■ **READING PASSAGE**:
▬▬▬▬▬▬
We do this work for our communities — our home villages and towns, but we also work for our global community. The Tongass is special: when we take care of our home we take care of our shared Earth. We work for the plants and animals, for our ancestors, for our future generations — our nieces and nephews and their grandchildren. We work so that they can continue to thrive in this area in a healthy relationship to all living things, including these lands and waters.
At the end of the day, we work AT institutions and tribal governments, but we work FOR each other. Like a lesson shared in the Shanyaak’utlaax Salmon Boy story, our work is so important that we would never stop.
What are we working toward?
Gunnuk’, Anthony Mallott
Sustainable Southeast Partnership Steering Committee, Spruce Root Board of Directors, Former President and Chief Executive Officer of Sealaska Corporation, First Indigenous Recipient of the Olin Sims Conservation Leadership Award
We work toward balance.
When I first started at Sealaska, the regional Native corporation, I participated in annual roundtables that frustratingly, would always end the same — against a wall. We were working with communities on economic development and heard great ideas, but ultimately threw our hands up and said “We wish we could fix the cost of energy.” Other frameworks in the region also struggled. Entities would walk into a gathering, yet sit in their own corners — conservation focus here, industry over there, government here and Native communities sort of circling around. The result felt more like negotiations and a trading game than earnest collaboration — our communities lost the most.
These frameworks failed because they lacked balance. Balance in representation, approach, and mindset. They upheld an unbalanced definition of a “successful community.” Economic development is critical, yes, but our communities also need healing, strong schools, clean and affordable energy, cultural pride, and access to healthy foods.
SSP came at a point in time when people were ready to move beyond spinning in circles. It pulled people out of those corners and helped to establish a balanced vision for the region that diverse entities could align with. It balanced getting work done with the slow work of building the relationships and trust on the ground. The growing vision sparked curiosity and problem solving that allowed us to close the feasibility gap of community projects. Increasingly important projects were undertaken, as entities learned to listen while lending their unique resources and networks to get work done. That success was contagious and as progress grew, entities that were once isolated started to move closer and closer — until we were sitting at the same table.
▬▬▬▬▬▬
■ **TASK REQUIREMENTS**:
Rewrite the paragraph in the reflection on working toward balance that begins "These frameworks failed because" as a short bulleted list that keeps its main facts. Base the work on the reflection on working toward balance alone.
▬▬▬▬▬▬
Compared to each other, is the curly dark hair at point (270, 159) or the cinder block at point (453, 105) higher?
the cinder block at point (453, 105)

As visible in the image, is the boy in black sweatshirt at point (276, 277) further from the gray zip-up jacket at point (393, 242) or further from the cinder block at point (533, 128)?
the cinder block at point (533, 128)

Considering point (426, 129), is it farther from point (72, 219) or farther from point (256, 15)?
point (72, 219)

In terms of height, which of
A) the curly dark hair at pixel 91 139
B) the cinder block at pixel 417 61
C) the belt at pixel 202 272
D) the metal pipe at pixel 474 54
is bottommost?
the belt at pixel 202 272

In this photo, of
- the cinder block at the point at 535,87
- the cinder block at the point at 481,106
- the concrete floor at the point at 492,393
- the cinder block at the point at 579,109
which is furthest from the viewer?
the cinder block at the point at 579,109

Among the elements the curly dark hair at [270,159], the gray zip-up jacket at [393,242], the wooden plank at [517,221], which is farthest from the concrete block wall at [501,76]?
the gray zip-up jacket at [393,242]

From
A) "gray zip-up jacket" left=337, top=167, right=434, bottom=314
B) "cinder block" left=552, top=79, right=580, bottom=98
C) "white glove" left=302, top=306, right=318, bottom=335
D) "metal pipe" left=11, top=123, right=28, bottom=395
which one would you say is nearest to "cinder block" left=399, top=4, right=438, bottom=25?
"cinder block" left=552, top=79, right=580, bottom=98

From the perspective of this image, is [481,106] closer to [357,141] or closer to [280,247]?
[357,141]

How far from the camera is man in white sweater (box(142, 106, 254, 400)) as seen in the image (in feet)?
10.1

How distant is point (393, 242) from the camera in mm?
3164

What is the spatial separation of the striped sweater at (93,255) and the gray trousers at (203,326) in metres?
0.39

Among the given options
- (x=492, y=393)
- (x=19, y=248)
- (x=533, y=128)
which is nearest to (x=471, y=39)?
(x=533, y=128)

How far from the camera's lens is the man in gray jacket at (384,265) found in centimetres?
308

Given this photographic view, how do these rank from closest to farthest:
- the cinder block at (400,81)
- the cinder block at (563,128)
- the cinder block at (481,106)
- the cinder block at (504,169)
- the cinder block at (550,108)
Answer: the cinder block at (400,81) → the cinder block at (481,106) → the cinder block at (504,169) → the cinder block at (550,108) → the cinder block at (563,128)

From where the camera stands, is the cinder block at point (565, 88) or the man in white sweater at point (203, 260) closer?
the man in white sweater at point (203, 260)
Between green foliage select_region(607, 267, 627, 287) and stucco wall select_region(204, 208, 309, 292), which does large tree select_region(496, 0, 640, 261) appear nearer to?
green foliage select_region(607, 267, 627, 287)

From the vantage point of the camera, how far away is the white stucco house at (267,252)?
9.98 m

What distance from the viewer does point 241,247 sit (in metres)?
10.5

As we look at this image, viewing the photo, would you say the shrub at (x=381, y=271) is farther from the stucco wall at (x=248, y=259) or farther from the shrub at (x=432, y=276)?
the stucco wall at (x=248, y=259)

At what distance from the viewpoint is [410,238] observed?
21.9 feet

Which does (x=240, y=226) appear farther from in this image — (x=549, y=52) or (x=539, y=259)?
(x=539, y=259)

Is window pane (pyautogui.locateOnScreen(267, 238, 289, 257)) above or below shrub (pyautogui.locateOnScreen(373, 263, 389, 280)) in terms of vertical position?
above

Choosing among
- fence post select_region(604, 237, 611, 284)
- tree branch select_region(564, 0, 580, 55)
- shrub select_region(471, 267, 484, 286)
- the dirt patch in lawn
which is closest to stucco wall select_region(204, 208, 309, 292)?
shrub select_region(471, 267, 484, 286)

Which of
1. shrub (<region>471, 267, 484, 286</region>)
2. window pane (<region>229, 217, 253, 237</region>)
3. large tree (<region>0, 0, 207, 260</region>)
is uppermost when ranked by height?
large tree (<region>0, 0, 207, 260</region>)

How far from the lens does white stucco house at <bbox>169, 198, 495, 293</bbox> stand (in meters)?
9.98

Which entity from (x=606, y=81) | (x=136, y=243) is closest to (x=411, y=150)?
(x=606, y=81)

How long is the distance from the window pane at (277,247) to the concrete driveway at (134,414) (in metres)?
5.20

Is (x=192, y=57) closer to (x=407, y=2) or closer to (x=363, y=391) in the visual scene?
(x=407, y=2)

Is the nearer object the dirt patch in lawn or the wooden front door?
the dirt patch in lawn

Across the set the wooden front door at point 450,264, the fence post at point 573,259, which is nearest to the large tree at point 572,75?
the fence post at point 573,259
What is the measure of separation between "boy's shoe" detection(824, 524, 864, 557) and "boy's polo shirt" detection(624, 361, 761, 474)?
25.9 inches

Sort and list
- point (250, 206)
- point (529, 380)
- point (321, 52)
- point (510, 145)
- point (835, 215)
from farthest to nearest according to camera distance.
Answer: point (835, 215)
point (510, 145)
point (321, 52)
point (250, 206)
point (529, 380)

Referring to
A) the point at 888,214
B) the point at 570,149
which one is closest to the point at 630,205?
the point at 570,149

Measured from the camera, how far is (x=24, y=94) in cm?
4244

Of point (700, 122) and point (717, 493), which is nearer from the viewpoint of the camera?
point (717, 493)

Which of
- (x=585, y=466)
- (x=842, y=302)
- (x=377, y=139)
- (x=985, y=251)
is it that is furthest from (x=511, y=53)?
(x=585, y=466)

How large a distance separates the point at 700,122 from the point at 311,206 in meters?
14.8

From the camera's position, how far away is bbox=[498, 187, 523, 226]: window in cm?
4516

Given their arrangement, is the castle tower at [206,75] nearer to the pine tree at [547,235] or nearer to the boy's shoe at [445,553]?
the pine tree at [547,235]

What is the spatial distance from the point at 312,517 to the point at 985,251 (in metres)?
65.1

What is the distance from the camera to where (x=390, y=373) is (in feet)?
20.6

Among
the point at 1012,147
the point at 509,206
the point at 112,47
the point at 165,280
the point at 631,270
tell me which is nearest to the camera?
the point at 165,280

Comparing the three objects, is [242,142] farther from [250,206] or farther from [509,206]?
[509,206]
▬▬▬▬▬▬
■ **FINISHED EXERCISE**:
- The frameworks failed because they lacked balance in representation, approach, and mindset.
- They upheld an unbalanced definition of a "successful community."
- Economic development is critical, but communities also need healing, strong schools, clean and affordable energy, cultural pride, and access to healthy foods.